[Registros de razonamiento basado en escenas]

►

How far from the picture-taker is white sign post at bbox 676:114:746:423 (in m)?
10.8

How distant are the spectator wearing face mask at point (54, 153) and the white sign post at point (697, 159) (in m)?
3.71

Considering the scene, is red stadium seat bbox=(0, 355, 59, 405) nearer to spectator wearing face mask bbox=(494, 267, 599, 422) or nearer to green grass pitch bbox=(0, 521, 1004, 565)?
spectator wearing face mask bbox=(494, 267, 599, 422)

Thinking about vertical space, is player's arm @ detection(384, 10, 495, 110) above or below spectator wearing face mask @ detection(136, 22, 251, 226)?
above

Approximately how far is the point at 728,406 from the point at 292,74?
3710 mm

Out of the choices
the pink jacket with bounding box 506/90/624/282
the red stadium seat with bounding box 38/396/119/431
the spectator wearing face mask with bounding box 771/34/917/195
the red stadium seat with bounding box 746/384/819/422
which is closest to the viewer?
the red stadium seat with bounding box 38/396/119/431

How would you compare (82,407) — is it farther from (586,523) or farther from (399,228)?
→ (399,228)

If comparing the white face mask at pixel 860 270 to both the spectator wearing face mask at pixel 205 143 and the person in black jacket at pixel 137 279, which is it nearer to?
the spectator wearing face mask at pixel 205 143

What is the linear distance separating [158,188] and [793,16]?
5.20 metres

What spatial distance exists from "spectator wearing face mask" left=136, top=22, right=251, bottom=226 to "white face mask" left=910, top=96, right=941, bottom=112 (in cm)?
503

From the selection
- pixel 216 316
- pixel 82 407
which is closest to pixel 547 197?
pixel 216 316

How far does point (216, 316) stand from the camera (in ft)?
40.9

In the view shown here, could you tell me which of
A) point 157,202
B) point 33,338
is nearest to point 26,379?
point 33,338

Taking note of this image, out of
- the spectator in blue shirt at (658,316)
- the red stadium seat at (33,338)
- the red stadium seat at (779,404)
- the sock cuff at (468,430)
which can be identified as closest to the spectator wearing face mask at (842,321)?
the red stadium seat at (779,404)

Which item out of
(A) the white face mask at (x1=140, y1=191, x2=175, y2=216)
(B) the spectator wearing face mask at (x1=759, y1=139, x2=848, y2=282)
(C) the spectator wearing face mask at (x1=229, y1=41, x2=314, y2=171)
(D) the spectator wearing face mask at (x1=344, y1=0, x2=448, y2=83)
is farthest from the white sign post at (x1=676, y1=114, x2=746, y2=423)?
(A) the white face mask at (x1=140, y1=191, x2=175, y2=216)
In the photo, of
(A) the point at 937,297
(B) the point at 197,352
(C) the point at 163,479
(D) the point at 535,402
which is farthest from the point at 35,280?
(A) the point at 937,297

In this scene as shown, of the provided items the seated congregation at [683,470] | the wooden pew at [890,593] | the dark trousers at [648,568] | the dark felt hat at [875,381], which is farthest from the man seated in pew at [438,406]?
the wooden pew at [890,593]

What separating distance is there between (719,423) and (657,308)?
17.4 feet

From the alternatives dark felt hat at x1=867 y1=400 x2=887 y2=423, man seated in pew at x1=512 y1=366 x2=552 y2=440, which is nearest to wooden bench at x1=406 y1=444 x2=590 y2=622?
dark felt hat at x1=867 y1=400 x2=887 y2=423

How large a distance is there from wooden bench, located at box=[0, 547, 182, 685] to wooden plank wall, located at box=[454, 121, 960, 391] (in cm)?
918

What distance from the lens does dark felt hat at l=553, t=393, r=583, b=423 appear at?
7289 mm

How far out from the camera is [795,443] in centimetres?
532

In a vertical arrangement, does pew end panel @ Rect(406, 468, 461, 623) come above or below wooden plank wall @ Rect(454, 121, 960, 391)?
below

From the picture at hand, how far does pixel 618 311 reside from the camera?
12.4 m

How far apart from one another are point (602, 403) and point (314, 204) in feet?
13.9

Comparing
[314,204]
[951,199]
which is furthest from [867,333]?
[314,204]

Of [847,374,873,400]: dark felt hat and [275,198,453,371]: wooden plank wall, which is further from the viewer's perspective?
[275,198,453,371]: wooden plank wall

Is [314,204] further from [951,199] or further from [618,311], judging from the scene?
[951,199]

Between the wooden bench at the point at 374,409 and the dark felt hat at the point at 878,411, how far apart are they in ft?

◄

▶ _Requisitos de la tarea_: Actualiza todas las entradas cambiando "white sign post" por "white pole" y deja todo lo demás tal cual.

▶ _Respuesta aquí_:
How far from the picture-taker is white pole at bbox 676:114:746:423 (in m)?
10.8

How distant are the spectator wearing face mask at point (54, 153) and the white pole at point (697, 159) (in m)?
3.71

Considering the scene, is red stadium seat bbox=(0, 355, 59, 405) nearer to spectator wearing face mask bbox=(494, 267, 599, 422) or nearer to green grass pitch bbox=(0, 521, 1004, 565)?
spectator wearing face mask bbox=(494, 267, 599, 422)

Thinking about vertical space, is player's arm @ detection(384, 10, 495, 110) above or below spectator wearing face mask @ detection(136, 22, 251, 226)?
above

Approximately how far is the point at 728,406 from the point at 292,74?
3710 mm

Out of the choices
the pink jacket with bounding box 506/90/624/282
the red stadium seat with bounding box 38/396/119/431
the spectator wearing face mask with bounding box 771/34/917/195
the red stadium seat with bounding box 746/384/819/422
which is closest to the viewer?
the red stadium seat with bounding box 38/396/119/431

How would you compare (82,407) — is it farther from (586,523) or farther from (399,228)?
→ (399,228)

If comparing the white face mask at pixel 860 270 to both the spectator wearing face mask at pixel 205 143 and the person in black jacket at pixel 137 279, which is it nearer to?
the spectator wearing face mask at pixel 205 143

What is the linear distance separating [158,188] and [793,16]?
5.20 metres

What spatial distance exists from "spectator wearing face mask" left=136, top=22, right=251, bottom=226 to "white face mask" left=910, top=96, right=941, bottom=112 (in cm)?
503

From the selection
- pixel 216 316
- pixel 82 407
which is closest to pixel 547 197?
pixel 216 316

How far does point (216, 316) stand from the camera (in ft)?
40.9

In the view shown here, could you tell me which of
A) point 157,202
B) point 33,338
is nearest to point 26,379?
point 33,338

Taking note of this image, out of
- the spectator in blue shirt at (658,316)
- the red stadium seat at (33,338)
- the red stadium seat at (779,404)
- the sock cuff at (468,430)
which can be identified as closest to the spectator wearing face mask at (842,321)?
the red stadium seat at (779,404)

Which item out of
(A) the white face mask at (x1=140, y1=191, x2=175, y2=216)
(B) the spectator wearing face mask at (x1=759, y1=139, x2=848, y2=282)
(C) the spectator wearing face mask at (x1=229, y1=41, x2=314, y2=171)
(D) the spectator wearing face mask at (x1=344, y1=0, x2=448, y2=83)
is farthest from the white pole at (x1=676, y1=114, x2=746, y2=423)?
(A) the white face mask at (x1=140, y1=191, x2=175, y2=216)
In the photo, of
(A) the point at 937,297
(B) the point at 197,352
(C) the point at 163,479
(D) the point at 535,402
which is farthest from the point at 35,280?
(A) the point at 937,297

In this scene as shown, of the provided items the seated congregation at [683,470] | the wooden pew at [890,593] | the dark trousers at [648,568] | the dark felt hat at [875,381], which is farthest from the man seated in pew at [438,406]?
the wooden pew at [890,593]

What separating distance is there between (719,423) and (657,308)?
17.4 feet

From the alternatives dark felt hat at x1=867 y1=400 x2=887 y2=423, man seated in pew at x1=512 y1=366 x2=552 y2=440, which is nearest to wooden bench at x1=406 y1=444 x2=590 y2=622?
dark felt hat at x1=867 y1=400 x2=887 y2=423

How large a distance is there from wooden bench, located at box=[0, 547, 182, 685] to wooden plank wall, located at box=[454, 121, 960, 391] (in cm)?
918

What distance from the lens does dark felt hat at l=553, t=393, r=583, b=423 appear at?
7289 mm

How far out from the camera is [795,443] in centimetres?
532

In a vertical arrangement, does pew end panel @ Rect(406, 468, 461, 623) come above or below wooden plank wall @ Rect(454, 121, 960, 391)?
below

From the picture at hand, how far does pixel 618 311 reside from the camera?
12.4 m

How far apart from one another are point (602, 403) and point (314, 204) in feet?
13.9

Comparing
[314,204]
[951,199]
which is furthest from [867,333]?
[314,204]

Of [847,374,873,400]: dark felt hat and [275,198,453,371]: wooden plank wall, which is further from the viewer's perspective?
[275,198,453,371]: wooden plank wall

Is [314,204] further from [951,199] or further from [618,311], judging from the scene?
[951,199]

Between the wooden bench at the point at 374,409 and the dark felt hat at the point at 878,411, how far apart are they in ft?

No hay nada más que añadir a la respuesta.